WHAT YOU WILL DO: Each line below has to be output exactly, from first to last.

── DATA SUPPLIED ──

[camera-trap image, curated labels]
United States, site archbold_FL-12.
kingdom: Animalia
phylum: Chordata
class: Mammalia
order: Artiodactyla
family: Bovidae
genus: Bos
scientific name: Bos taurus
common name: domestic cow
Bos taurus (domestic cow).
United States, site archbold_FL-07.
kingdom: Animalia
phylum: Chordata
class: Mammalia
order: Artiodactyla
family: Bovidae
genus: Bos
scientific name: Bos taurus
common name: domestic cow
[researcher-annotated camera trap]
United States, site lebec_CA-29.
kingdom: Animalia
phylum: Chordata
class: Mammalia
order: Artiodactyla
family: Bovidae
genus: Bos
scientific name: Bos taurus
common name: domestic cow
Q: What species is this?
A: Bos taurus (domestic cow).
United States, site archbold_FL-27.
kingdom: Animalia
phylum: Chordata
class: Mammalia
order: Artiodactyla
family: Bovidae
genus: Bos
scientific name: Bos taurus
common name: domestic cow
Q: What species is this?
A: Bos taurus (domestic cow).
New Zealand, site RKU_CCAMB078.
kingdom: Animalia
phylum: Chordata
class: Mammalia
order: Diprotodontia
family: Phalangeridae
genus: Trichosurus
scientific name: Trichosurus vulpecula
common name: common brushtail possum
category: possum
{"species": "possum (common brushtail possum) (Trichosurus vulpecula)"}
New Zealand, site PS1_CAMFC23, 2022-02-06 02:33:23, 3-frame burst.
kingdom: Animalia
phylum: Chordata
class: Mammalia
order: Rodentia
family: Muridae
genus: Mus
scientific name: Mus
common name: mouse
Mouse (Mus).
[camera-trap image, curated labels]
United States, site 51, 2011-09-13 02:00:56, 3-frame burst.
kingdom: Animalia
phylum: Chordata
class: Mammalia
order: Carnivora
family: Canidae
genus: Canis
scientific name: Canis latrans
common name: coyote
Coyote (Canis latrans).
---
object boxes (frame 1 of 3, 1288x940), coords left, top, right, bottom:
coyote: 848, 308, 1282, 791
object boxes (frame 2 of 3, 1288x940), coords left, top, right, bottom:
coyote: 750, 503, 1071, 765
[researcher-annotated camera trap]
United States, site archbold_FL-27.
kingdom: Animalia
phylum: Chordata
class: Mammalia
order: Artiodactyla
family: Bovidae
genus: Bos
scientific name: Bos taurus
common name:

───

EXERCISE OUTPUT:
[camera-trap image, curated labels]
United States, site archbold_FL-12.
kingdom: Animalia
phylum: Chordata
class: Mammalia
order: Artiodactyla
family: Bovidae
genus: Bos
scientific name: Bos taurus
common name: domestic cow
Bos taurus (domestic cow).
United States, site archbold_FL-07.
kingdom: Animalia
phylum: Chordata
class: Mammalia
order: Artiodactyla
family: Bovidae
genus: Bos
scientific name: Bos taurus
common name: domestic cow
[researcher-annotated camera trap]
United States, site lebec_CA-29.
kingdom: Animalia
phylum: Chordata
class: Mammalia
order: Artiodactyla
family: Bovidae
genus: Bos
scientific name: Bos taurus
common name: domestic cow
Q: What species is this?
A: Bos taurus (domestic cow).
United States, site archbold_FL-27.
kingdom: Animalia
phylum: Chordata
class: Mammalia
order: Artiodactyla
family: Bovidae
genus: Bos
scientific name: Bos taurus
common name: domestic cow
Q: What species is this?
A: Bos taurus (domestic cow).
New Zealand, site RKU_CCAMB078.
kingdom: Animalia
phylum: Chordata
class: Mammalia
order: Diprotodontia
family: Phalangeridae
genus: Trichosurus
scientific name: Trichosurus vulpecula
common name: common brushtail possum
category: possum
{"species": "possum (common brushtail possum) (Trichosurus vulpecula)"}
New Zealand, site PS1_CAMFC23, 2022-02-06 02:33:23, 3-frame burst.
kingdom: Animalia
phylum: Chordata
class: Mammalia
order: Rodentia
family: Muridae
genus: Mus
scientific name: Mus
common name: mouse
Mouse (Mus).
[camera-trap image, curated labels]
United States, site 51, 2011-09-13 02:00:56, 3-frame burst.
kingdom: Animalia
phylum: Chordata
class: Mammalia
order: Carnivora
family: Canidae
genus: Canis
scientific name: Canis latrans
common name: coyote
Coyote (Canis latrans).
---
object boxes (frame 1 of 3, 1288x940), coords left, top, right, bottom:
coyote: 848, 308, 1282, 791
object boxes (frame 2 of 3, 1288x940), coords left, top, right, bottom:
coyote: 750, 503, 1071, 765
[researcher-annotated camera trap]
United States, site archbold_FL-27.
kingdom: Animalia
phylum: Chordata
class: Mammalia
order: Artiodactyla
family: Bovidae
genus: Bos
scientific name: Bos taurus
common name:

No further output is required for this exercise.